→ Task description:
Write the next part of the dated blog posts on hurricane preparations and politics, starting after their final sentence.
** Document extract follows **
Saturday, September 9, 2017

Say again?

Some media report "undocumented" workers don't have the means to flee Irma... Anyone else see a touch of irony here?

Friday, September 8, 2017

Trump-free zones

"Rahm Emanuel creates ‘Trump-free zone’ for students at Chicago schools"

As long as he knows there are stupid people who buy this kind of B-S, guys like Rahm will continue to exploit. As cities lose upper and middle class residents, and increasingly cater to lower rungs of society (including illegal aliens needed to prop up population numbers), Rahm's kind of politics will escalate, and not just in Chicago.

Thursday, September 7, 2017

Gonna be lots of folks on the road next few days

When his people refused to evacuate ahead of the storm, Toonces took the keys to the Dodge and began heading north on his own...


via GIPHY

Tuesday, September 5, 2017

Long lines for hurricane supplies

This is madness.

Potential hurricane strike less than a week away, and people swarm stores for stuff they should have had on hand anyway. At the very least, stuff they should have bought and stockpiled around the start of hurricane season.
** End of Document extract **
** Dataset excerpts follows **
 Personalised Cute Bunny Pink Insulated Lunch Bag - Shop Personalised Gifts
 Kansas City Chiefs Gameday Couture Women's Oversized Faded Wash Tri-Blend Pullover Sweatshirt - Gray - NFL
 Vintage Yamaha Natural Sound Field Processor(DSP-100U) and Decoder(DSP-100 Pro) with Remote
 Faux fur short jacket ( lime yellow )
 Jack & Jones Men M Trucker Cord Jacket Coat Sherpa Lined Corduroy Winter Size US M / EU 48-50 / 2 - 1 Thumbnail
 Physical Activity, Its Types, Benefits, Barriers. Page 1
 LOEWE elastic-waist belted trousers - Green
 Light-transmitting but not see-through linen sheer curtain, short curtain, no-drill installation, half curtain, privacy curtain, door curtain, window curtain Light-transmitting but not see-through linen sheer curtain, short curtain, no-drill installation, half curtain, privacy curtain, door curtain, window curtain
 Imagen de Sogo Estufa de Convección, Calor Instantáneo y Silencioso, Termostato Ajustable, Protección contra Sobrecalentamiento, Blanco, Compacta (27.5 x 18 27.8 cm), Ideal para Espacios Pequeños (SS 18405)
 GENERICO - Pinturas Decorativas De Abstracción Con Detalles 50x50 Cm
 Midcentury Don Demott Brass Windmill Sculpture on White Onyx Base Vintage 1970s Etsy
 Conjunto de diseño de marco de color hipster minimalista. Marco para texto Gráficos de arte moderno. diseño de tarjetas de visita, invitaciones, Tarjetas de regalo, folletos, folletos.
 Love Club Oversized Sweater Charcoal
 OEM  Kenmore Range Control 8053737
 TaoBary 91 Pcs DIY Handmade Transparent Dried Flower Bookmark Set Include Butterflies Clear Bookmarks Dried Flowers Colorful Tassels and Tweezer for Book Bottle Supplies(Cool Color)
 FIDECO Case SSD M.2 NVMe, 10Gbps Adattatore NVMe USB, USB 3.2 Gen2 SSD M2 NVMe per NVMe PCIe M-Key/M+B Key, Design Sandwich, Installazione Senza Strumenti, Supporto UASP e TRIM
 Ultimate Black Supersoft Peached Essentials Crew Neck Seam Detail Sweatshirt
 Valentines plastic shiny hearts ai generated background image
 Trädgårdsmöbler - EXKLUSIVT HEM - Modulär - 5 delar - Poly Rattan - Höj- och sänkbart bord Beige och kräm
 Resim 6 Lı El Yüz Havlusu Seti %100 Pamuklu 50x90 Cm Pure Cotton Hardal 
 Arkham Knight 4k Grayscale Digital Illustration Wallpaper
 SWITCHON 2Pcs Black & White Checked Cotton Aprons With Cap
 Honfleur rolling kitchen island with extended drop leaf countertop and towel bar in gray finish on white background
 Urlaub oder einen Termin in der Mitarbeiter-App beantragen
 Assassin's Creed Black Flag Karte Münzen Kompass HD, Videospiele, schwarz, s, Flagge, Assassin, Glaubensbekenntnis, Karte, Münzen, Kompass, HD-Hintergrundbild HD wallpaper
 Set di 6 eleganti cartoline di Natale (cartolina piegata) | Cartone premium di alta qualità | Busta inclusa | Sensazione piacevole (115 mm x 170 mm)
** End of Dataset excerpts **
→ Answer box:
Monday, September 4, 2017

An old Lefty sees things piling up fast

James Howard Kunstler runs down what he sees as near-term reasons to be very wary in the present times.

Updated Post-Harvey sit-rep

Nine oil refineries remain shut down, seven are in the process of re-start, four are operating at reduced levels. Colonial Pipeline didn't restart gasoline transport ops out of Houston area on Sunday as initially outlooked, Tuesday is the new target.

Rain the forecast for early this week may mean more flooding in Houston.

Here's a link to Sunday's DOE post-Harvey update.

If you want to follow daily updates, you'll find them here.

I don't mind so much that gasoline prices rise following a disaster that impacts production, but it's the potential for outages that concern me. I'm still not sure we won't see wider shortages or outages post-Harvey.

Another Chik-fil-A in action

"We had to get out of there so I called Chick-fil-A, now that sounds kind of funny," J.C. Spencer said in an interview on "Good Morning America" Wednesday. "I ordered two grilled chicken burritos with extra egg and a boat. And can you believe that one of the managers of Chick-fil-A, she sent her husband to pick us up and we are so grateful." - ABC News

Wednesday, August 30, 2017

Got gas?

If this Washington Post story from 2008 is accurate, it took about ten days for gasoline shortages to become a problem following that year's two major gulf coast hurricanes.

Is anyone seeing data to suggest similar shortages will or won't happen post-Harvey?

Lots of refinery capacity is presently down because of the storm, as are oil import operations in Houston.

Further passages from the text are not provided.